**Fragmento del texto:**
----
La búsqueda de droga en la zona alta de la ciudad me mantenía más alejado aún de mi familia. La había trasladado a un apartamento en Jamaica, Queens, y posteriormente a St. Albans. Yo iba y venía en mi descapotable Dodge, modelo 1948, que Sonny Rollins había bautizado con el nombre de Diablo Azul.
Irene y yo, de todos modos, no teníamos vida familiar de ninguna clase. No disponíamos de dinero para grandes cosas: había que mantener a los dos niños, mantenernos a nosotros, todo eso. No íbamos a ninguna parte. A veces, yo me pasaba horas con la mirada perdida, pensando sólo en la música. Irene imaginaba que pensaba en otra mujer. Si en mi chaqueta o en mi gabán encontraba algún cabello, juraba que había estado jodiendo con alguien. Una de las razones por las cuales Irene me acusaba de tener otras mujeres era que le había comprado ropa a Coleman Hawkins, quien sí era un notorio mujeriego y llevaba prendidos cabellos de todas clases. Pero en aquella época a mí no me interesaban las mujeres, así que discutíamos simplemente por nada. Era un fastidio. Yo quería realmente a Irene y todo eso. Era una persona encantadora, una buena mujer, pero para otro. Una dama distinguida, con auténtica clase. Fui yo quien necesitó algo diferente. Fui yo, no ella, quien empezó a echarlo todo a perder. Después de conocer a Juliette me pareció entender lo que deseaba en una mujer. Si no tenía que ser Juliette, tendría que ser alguien con su misma manera de mirar la vida y su mismo estilo, tanto en la cama como fuera de ella. Juliette era independiente, pensaba por su cuenta, tenía ideas propias, y eso me gustaba.
----
**Filas extraídas:**
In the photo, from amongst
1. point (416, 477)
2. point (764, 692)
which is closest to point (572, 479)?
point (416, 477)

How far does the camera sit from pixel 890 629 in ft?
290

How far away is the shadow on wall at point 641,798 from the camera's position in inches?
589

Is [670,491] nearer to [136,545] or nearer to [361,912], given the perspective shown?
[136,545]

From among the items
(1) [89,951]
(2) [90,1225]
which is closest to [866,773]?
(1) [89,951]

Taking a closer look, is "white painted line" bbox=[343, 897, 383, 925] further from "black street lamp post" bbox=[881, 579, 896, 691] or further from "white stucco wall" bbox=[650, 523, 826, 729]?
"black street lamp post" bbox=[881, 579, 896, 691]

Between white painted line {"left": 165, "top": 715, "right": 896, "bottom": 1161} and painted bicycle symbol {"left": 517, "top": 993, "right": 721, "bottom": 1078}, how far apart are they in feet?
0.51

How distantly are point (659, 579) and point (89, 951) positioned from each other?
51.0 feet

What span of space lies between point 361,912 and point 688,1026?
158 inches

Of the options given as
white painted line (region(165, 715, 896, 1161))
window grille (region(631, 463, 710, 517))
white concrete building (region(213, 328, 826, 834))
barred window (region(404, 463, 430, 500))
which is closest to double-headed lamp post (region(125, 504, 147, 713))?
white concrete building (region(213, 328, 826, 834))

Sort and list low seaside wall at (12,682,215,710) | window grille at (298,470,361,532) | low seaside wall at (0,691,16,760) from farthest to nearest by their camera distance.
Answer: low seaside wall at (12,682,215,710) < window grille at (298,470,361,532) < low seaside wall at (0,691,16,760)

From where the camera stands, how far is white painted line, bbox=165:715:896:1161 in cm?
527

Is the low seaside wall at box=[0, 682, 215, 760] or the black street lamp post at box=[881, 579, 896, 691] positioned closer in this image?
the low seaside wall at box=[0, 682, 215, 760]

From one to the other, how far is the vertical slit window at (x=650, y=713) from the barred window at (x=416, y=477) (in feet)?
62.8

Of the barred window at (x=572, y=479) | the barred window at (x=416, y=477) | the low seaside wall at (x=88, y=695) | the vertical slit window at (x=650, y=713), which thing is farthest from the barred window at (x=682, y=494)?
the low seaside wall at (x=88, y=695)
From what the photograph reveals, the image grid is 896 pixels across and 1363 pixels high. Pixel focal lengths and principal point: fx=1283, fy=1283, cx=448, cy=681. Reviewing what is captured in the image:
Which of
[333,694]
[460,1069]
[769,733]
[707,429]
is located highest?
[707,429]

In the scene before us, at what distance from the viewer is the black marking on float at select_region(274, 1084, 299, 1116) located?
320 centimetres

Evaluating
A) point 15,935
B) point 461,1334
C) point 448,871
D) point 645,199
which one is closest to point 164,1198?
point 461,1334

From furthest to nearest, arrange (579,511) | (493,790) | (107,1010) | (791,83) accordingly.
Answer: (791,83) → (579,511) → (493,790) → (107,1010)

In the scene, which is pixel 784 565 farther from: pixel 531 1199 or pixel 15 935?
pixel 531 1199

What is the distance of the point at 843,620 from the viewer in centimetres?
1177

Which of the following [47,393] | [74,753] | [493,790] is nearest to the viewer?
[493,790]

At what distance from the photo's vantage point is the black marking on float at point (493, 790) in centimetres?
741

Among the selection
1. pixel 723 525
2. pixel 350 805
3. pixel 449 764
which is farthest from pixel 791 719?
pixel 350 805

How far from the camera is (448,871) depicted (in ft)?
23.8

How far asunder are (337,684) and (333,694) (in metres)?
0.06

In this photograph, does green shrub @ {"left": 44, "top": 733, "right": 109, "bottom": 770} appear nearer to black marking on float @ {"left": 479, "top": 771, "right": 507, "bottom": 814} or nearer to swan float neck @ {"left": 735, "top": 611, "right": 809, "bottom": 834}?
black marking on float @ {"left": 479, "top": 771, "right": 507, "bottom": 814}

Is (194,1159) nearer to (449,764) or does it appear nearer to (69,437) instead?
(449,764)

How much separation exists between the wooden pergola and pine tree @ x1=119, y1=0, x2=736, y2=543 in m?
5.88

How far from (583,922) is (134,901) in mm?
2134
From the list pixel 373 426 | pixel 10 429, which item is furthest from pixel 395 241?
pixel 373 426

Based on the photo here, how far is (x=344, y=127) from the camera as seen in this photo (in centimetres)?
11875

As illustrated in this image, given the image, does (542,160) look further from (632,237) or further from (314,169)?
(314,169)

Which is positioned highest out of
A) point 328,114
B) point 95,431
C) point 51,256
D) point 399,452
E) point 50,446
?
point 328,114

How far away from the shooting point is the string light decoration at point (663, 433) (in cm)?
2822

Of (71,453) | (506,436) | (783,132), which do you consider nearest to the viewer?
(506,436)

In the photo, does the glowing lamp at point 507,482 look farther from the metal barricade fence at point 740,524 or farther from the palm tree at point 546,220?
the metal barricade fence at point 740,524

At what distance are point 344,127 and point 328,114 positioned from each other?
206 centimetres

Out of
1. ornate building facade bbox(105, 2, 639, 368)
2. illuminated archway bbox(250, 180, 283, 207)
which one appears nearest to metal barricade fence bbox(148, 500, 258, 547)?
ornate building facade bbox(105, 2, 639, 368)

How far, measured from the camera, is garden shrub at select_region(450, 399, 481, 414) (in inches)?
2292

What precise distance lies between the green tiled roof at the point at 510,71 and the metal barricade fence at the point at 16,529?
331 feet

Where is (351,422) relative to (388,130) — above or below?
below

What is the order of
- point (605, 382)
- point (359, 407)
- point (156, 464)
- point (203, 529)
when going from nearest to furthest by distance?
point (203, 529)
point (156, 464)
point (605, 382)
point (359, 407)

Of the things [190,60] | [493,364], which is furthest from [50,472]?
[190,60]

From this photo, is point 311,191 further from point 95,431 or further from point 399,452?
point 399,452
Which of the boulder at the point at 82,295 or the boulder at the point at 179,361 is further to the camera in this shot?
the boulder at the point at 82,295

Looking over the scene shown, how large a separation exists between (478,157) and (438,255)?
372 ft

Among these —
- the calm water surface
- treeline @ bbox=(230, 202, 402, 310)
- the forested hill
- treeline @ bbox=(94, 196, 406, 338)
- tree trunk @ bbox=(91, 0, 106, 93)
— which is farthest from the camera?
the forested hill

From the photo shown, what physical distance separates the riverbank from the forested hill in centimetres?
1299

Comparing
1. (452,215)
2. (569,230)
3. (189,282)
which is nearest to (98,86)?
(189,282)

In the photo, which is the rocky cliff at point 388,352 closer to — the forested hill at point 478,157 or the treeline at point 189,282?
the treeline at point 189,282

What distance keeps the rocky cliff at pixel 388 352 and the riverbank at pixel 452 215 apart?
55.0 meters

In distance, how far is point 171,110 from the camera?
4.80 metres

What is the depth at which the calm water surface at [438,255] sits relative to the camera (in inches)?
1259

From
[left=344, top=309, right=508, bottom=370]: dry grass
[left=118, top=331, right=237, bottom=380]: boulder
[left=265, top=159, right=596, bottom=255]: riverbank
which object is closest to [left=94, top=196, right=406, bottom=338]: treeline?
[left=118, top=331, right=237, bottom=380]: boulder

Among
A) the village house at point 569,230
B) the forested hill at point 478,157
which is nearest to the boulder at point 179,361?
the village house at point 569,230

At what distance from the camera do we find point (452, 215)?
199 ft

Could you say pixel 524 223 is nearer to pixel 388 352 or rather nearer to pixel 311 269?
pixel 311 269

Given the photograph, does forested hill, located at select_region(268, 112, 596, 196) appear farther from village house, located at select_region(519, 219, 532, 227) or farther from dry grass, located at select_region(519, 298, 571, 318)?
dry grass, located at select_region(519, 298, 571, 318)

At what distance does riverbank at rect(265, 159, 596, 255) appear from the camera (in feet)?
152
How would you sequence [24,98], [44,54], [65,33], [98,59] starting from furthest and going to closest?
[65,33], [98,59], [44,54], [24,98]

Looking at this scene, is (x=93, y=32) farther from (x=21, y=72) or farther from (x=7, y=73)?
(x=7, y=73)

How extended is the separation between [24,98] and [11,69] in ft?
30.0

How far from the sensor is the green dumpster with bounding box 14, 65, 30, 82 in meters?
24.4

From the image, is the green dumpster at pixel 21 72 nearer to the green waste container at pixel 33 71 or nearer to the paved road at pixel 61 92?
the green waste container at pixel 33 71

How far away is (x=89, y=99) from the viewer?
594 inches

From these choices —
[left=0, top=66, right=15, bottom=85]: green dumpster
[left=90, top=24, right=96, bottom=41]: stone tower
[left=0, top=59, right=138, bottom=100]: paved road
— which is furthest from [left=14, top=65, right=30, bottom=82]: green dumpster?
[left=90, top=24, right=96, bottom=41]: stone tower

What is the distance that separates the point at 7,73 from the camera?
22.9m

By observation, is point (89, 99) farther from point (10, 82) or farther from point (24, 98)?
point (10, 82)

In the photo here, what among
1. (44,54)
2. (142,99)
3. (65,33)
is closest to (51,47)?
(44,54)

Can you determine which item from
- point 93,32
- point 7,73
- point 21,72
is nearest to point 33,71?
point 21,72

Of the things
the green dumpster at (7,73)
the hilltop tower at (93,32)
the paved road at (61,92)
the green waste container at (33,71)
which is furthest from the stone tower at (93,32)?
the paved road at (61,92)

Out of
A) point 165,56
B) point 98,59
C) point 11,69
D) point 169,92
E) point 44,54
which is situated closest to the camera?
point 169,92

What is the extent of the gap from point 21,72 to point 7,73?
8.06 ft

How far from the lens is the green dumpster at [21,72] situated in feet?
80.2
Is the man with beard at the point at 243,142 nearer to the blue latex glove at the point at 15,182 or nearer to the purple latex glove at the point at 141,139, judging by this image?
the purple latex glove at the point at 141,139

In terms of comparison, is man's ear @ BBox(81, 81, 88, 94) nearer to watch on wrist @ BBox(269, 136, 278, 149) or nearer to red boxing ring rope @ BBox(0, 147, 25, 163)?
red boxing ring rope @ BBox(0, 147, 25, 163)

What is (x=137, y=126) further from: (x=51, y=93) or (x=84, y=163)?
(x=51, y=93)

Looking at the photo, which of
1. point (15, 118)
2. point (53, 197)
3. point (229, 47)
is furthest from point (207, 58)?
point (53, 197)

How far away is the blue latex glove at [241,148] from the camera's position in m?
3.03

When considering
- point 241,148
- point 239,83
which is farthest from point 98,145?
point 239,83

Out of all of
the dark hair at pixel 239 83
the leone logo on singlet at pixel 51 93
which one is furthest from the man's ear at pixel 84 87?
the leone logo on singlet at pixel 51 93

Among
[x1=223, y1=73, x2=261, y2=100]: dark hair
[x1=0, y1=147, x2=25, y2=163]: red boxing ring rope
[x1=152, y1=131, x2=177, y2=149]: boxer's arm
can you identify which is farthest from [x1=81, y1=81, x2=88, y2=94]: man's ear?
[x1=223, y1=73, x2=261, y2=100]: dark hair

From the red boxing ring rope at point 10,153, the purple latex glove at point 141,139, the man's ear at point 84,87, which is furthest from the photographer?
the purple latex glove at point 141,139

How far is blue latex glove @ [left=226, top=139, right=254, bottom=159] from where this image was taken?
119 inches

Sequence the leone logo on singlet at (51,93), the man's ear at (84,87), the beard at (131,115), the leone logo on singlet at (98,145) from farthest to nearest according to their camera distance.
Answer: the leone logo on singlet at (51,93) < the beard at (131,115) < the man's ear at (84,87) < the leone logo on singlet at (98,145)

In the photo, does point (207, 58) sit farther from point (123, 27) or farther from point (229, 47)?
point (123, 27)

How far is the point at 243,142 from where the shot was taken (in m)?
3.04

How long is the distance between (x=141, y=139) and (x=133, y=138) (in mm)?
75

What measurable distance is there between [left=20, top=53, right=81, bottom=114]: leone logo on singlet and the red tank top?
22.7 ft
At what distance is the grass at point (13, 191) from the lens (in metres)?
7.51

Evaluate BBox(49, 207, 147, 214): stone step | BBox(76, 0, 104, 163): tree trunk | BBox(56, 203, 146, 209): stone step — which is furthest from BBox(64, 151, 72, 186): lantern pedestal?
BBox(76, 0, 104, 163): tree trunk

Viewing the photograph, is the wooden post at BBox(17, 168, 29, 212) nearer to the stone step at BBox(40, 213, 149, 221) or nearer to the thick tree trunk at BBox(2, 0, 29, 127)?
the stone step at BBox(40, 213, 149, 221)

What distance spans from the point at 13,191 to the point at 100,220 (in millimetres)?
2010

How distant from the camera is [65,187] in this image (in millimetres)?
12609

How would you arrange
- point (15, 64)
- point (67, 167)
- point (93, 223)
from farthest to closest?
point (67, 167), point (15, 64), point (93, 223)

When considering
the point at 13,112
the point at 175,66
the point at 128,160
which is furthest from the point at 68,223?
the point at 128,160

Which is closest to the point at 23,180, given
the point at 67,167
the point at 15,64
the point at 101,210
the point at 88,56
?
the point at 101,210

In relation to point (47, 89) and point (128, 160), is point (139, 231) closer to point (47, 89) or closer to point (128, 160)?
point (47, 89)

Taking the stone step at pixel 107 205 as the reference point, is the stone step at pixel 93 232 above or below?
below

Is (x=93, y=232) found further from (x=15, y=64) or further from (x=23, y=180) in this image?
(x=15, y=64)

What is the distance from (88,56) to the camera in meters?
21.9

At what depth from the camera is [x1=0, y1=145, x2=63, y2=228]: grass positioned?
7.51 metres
----
**Tarea asignada 1:** Transcriba del fragmento del texto todo lo comprendido desde "La búsqueda de" hasta "de Diablo Azul.", ambos incluidos.
**Tarea asignada 2:** Según el fragmento del texto, ¿quién bautizó el descapotable Dodge con el nombre de Diablo Azul?

**Respuesta correcta 1:**
La búsqueda de droga en la zona alta de la ciudad me mantenía más alejado aún de mi familia. La había trasladado a un apartamento en Jamaica, Queens, y posteriormente a St. Albans. Yo iba y venía en mi descapotable Dodge, modelo 1948, que Sonny Rollins había bautizado con el nombre de Diablo Azul.

**Respuesta correcta 2:** Sonny Rollins.